**AVAILABLE RECORDS**:

- Opening Delimiter -

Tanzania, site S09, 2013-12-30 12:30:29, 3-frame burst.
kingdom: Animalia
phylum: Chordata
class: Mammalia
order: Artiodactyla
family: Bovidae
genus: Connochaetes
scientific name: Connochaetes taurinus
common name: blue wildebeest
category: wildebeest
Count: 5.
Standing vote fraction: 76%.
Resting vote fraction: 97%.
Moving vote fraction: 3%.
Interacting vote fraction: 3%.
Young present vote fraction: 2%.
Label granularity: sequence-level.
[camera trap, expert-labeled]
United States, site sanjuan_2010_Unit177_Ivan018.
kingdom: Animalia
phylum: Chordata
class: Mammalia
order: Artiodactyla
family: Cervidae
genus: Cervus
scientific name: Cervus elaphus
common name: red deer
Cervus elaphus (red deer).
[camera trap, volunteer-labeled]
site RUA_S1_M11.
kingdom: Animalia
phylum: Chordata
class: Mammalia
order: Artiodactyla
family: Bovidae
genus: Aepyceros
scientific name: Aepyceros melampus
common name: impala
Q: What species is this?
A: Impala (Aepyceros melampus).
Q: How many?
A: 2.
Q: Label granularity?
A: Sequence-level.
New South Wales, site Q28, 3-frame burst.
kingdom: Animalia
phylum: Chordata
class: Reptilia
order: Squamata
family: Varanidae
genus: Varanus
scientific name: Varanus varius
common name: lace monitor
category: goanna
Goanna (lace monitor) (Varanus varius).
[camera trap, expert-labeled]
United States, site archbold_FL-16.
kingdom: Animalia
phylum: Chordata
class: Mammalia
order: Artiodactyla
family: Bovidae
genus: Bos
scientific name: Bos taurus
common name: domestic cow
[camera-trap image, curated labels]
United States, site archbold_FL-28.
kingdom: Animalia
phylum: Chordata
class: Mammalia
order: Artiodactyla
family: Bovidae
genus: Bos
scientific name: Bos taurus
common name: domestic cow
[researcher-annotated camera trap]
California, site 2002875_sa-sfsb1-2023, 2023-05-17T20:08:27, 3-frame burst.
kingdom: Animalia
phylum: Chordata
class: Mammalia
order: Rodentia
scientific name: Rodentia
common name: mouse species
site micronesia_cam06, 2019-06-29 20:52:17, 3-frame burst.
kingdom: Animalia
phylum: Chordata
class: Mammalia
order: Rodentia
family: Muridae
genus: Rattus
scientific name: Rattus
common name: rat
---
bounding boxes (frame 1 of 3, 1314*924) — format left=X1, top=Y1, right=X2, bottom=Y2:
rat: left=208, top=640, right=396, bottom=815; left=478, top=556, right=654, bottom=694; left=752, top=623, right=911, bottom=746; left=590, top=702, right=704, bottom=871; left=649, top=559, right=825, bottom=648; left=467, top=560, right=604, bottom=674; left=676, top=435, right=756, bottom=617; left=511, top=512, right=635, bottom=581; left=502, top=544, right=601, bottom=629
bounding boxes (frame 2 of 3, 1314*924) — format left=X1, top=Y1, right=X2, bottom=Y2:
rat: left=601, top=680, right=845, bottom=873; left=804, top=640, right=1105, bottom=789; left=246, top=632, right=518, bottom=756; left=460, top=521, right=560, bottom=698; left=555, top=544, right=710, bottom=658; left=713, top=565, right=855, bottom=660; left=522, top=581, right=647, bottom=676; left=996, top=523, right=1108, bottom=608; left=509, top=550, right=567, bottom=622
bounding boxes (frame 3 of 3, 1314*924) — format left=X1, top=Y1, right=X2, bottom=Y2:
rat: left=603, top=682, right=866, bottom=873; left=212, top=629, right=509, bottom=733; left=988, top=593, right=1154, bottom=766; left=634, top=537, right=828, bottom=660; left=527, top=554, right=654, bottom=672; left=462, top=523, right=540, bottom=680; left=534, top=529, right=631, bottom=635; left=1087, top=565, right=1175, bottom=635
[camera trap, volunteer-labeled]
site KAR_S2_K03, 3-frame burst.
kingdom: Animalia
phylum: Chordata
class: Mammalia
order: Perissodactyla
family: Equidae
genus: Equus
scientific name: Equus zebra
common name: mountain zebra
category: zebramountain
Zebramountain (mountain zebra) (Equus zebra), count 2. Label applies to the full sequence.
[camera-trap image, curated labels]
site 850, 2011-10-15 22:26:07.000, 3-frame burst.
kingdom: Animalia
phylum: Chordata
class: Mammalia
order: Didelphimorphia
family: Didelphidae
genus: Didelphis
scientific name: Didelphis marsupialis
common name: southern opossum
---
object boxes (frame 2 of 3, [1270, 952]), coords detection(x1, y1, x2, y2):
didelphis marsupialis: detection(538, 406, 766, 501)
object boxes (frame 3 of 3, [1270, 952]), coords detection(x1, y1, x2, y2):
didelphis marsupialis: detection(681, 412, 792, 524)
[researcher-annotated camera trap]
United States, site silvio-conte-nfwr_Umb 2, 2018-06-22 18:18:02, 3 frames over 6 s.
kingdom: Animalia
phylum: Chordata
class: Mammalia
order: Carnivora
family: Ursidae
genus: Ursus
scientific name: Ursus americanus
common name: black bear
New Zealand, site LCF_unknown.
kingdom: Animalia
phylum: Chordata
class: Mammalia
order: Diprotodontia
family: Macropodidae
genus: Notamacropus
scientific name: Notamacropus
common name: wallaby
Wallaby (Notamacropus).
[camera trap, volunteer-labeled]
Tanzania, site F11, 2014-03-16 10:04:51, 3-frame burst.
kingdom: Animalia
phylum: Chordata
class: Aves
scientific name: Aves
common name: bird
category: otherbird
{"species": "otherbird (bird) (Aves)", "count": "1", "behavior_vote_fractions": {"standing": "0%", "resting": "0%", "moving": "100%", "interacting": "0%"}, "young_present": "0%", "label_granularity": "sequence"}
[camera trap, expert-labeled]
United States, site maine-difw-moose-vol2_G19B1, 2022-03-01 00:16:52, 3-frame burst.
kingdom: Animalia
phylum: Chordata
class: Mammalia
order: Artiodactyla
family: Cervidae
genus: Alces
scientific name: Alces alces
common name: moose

- Closing Delimiter -

**DIRECTIONS**: Retype each line of the listing exactly as it was given above.

**ANSWER FOR THIS EXERCISE**:
Tanzania, site S09, 2013-12-30 12:30:29, 3-frame burst.
kingdom: Animalia
phylum: Chordata
class: Mammalia
order: Artiodactyla
family: Bovidae
genus: Connochaetes
scientific name: Connochaetes taurinus
common name: blue wildebeest
category: wildebeest
Count: 5.
Standing vote fraction: 76%.
Resting vote fraction: 97%.
Moving vote fraction: 3%.
Interacting vote fraction: 3%.
Young present vote fraction: 2%.
Label granularity: sequence-level.
[camera trap, expert-labeled]
United States, site sanjuan_2010_Unit177_Ivan018.
kingdom: Animalia
phylum: Chordata
class: Mammalia
order: Artiodactyla
family: Cervidae
genus: Cervus
scientific name: Cervus elaphus
common name: red deer
Cervus elaphus (red deer).
[camera trap, volunteer-labeled]
site RUA_S1_M11.
kingdom: Animalia
phylum: Chordata
class: Mammalia
order: Artiodactyla
family: Bovidae
genus: Aepyceros
scientific name: Aepyceros melampus
common name: impala
Q: What species is this?
A: Impala (Aepyceros melampus).
Q: How many?
A: 2.
Q: Label granularity?
A: Sequence-level.
New South Wales, site Q28, 3-frame burst.
kingdom: Animalia
phylum: Chordata
class: Reptilia
order: Squamata
family: Varanidae
genus: Varanus
scientific name: Varanus varius
common name: lace monitor
category: goanna
Goanna (lace monitor) (Varanus varius).
[camera trap, expert-labeled]
United States, site archbold_FL-16.
kingdom: Animalia
phylum: Chordata
class: Mammalia
order: Artiodactyla
family: Bovidae
genus: Bos
scientific name: Bos taurus
common name: domestic cow
[camera-trap image, curated labels]
United States, site archbold_FL-28.
kingdom: Animalia
phylum: Chordata
class: Mammalia
order: Artiodactyla
family: Bovidae
genus: Bos
scientific name: Bos taurus
common name: domestic cow
[researcher-annotated camera trap]
California, site 2002875_sa-sfsb1-2023, 2023-05-17T20:08:27, 3-frame burst.
kingdom: Animalia
phylum: Chordata
class: Mammalia
order: Rodentia
scientific name: Rodentia
common name: mouse species
site micronesia_cam06, 2019-06-29 20:52:17, 3-frame burst.
kingdom: Animalia
phylum: Chordata
class: Mammalia
order: Rodentia
family: Muridae
genus: Rattus
scientific name: Rattus
common name: rat
---
bounding boxes (frame 1 of 3, 1314*924) — format left=X1, top=Y1, right=X2, bottom=Y2:
rat: left=208, top=640, right=396, bottom=815; left=478, top=556, right=654, bottom=694; left=752, top=623, right=911, bottom=746; left=590, top=702, right=704, bottom=871; left=649, top=559, right=825, bottom=648; left=467, top=560, right=604, bottom=674; left=676, top=435, right=756, bottom=617; left=511, top=512, right=635, bottom=581; left=502, top=544, right=601, bottom=629
bounding boxes (frame 2 of 3, 1314*924) — format left=X1, top=Y1, right=X2, bottom=Y2:
rat: left=601, top=680, right=845, bottom=873; left=804, top=640, right=1105, bottom=789; left=246, top=632, right=518, bottom=756; left=460, top=521, right=560, bottom=698; left=555, top=544, right=710, bottom=658; left=713, top=565, right=855, bottom=660; left=522, top=581, right=647, bottom=676; left=996, top=523, right=1108, bottom=608; left=509, top=550, right=567, bottom=622
bounding boxes (frame 3 of 3, 1314*924) — format left=X1, top=Y1, right=X2, bottom=Y2:
rat: left=603, top=682, right=866, bottom=873; left=212, top=629, right=509, bottom=733; left=988, top=593, right=1154, bottom=766; left=634, top=537, right=828, bottom=660; left=527, top=554, right=654, bottom=672; left=462, top=523, right=540, bottom=680; left=534, top=529, right=631, bottom=635; left=1087, top=565, right=1175, bottom=635
[camera trap, volunteer-labeled]
site KAR_S2_K03, 3-frame burst.
kingdom: Animalia
phylum: Chordata
class: Mammalia
order: Perissodactyla
family: Equidae
genus: Equus
scientific name: Equus zebra
common name: mountain zebra
category: zebramountain
Zebramountain (mountain zebra) (Equus zebra), count 2. Label applies to the full sequence.
[camera-trap image, curated labels]
site 850, 2011-10-15 22:26:07.000, 3-frame burst.
kingdom: Animalia
phylum: Chordata
class: Mammalia
order: Didelphimorphia
family: Didelphidae
genus: Didelphis
scientific name: Didelphis marsupialis
common name: southern opossum
---
object boxes (frame 2 of 3, [1270, 952]), coords detection(x1, y1, x2, y2):
didelphis marsupialis: detection(538, 406, 766, 501)
object boxes (frame 3 of 3, [1270, 952]), coords detection(x1, y1, x2, y2):
didelphis marsupialis: detection(681, 412, 792, 524)
[researcher-annotated camera trap]
United States, site silvio-conte-nfwr_Umb 2, 2018-06-22 18:18:02, 3 frames over 6 s.
kingdom: Animalia
phylum: Chordata
class: Mammalia
order: Carnivora
family: Ursidae
genus: Ursus
scientific name: Ursus americanus
common name: black bear
New Zealand, site LCF_unknown.
kingdom: Animalia
phylum: Chordata
class: Mammalia
order: Diprotodontia
family: Macropodidae
genus: Notamacropus
scientific name: Notamacropus
common name: wallaby
Wallaby (Notamacropus).
[camera trap, volunteer-labeled]
Tanzania, site F11, 2014-03-16 10:04:51, 3-frame burst.
kingdom: Animalia
phylum: Chordata
class: Aves
scientific name: Aves
common name: bird
category: otherbird
{"species": "otherbird (bird) (Aves)", "count": "1", "behavior_vote_fractions": {"standing": "0%", "resting": "0%", "moving": "100%", "interacting": "0%"}, "young_present": "0%", "label_granularity": "sequence"}
[camera trap, expert-labeled]
United States, site maine-difw-moose-vol2_G19B1, 2022-03-01 00:16:52, 3-frame burst.
kingdom: Animalia
phylum: Chordata
class: Mammalia
order: Artiodactyla
family: Cervidae
genus: Alces
scientific name: Alces alces
common name: moose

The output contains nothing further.